YOUR ASSIGNMENT:
Write out all records as given; omit images.

<<<<

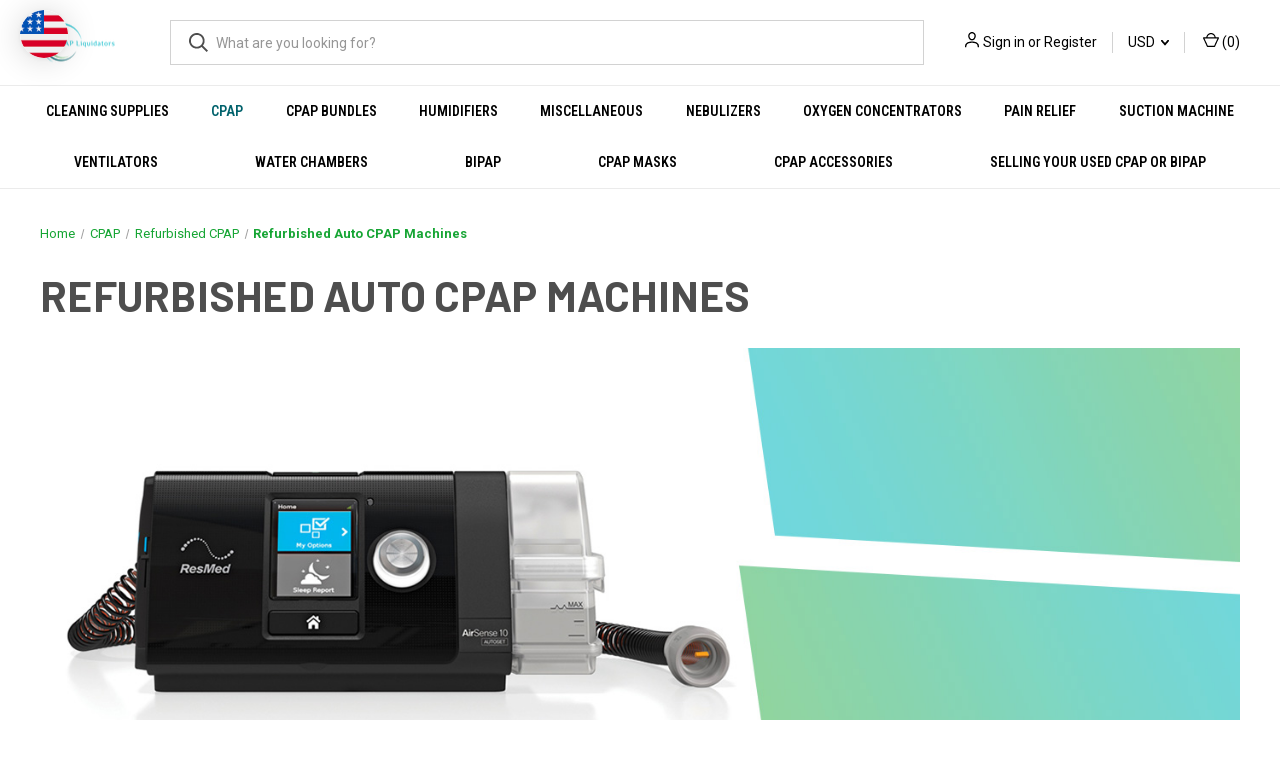

--- FILE ---
content_type: text/javascript; charset=utf-8
request_url: https://bigcommerce-hello-prod.herokuapp.com/bigcommerce/getCurrencyId?sh=izk6mx67&currencyObj={%22name%22:%22United%20States%22,%22code%22:%22US%22,%22currency%22:%22USD%22,%22rateEstimate%22:%221.0000%22,%22currencySymbol%22:%22$%22,%22thousandsDelimiter%22:%22,%22,%22decimalDelimiter%22:%22.%22,%22scale%22:%222%22,%22baseCurrency%22:%22USD%22}&callback=CallbackRegistry.cb306114
body_size: 87
content:
/**/ typeof CallbackRegistry.cb306114 === 'function' && CallbackRegistry.cb306114("1");

--- FILE ---
content_type: text/javascript; charset=utf-8
request_url: https://bigcommerce-hello-prod.herokuapp.com/bigcommerce/getCurrencyId?sh=izk6mx67&currencyObj={%22name%22:%22United%20States%22,%22code%22:%22US%22,%22currency%22:%22USD%22,%22rateEstimate%22:%221.0000%22,%22currencySymbol%22:%22$%22,%22thousandsDelimiter%22:%22,%22,%22decimalDelimiter%22:%22.%22,%22scale%22:%222%22,%22baseCurrency%22:%22USD%22}&callback=CallbackRegistry.cb075389
body_size: 87
content:
/**/ typeof CallbackRegistry.cb075389 === 'function' && CallbackRegistry.cb075389("1");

>>>>

COMPLETED EXERCISE:
--- FILE ---
content_type: text/javascript; charset=utf-8
request_url: https://bigcommerce-hello-prod.herokuapp.com/bigcommerce/getCurrencyId?sh=izk6mx67&currencyObj={%22name%22:%22United%20States%22,%22code%22:%22US%22,%22currency%22:%22USD%22,%22rateEstimate%22:%221.0000%22,%22currencySymbol%22:%22$%22,%22thousandsDelimiter%22:%22,%22,%22decimalDelimiter%22:%22.%22,%22scale%22:%222%22,%22baseCurrency%22:%22USD%22}&callback=CallbackRegistry.cb306114
body_size: 87
content:
/**/ typeof CallbackRegistry.cb306114 === 'function' && CallbackRegistry.cb306114("1");

--- FILE ---
content_type: text/javascript; charset=utf-8
request_url: https://bigcommerce-hello-prod.herokuapp.com/bigcommerce/getCurrencyId?sh=izk6mx67&currencyObj={%22name%22:%22United%20States%22,%22code%22:%22US%22,%22currency%22:%22USD%22,%22rateEstimate%22:%221.0000%22,%22currencySymbol%22:%22$%22,%22thousandsDelimiter%22:%22,%22,%22decimalDelimiter%22:%22.%22,%22scale%22:%222%22,%22baseCurrency%22:%22USD%22}&callback=CallbackRegistry.cb075389
body_size: 87
content:
/**/ typeof CallbackRegistry.cb075389 === 'function' && CallbackRegistry.cb075389("1");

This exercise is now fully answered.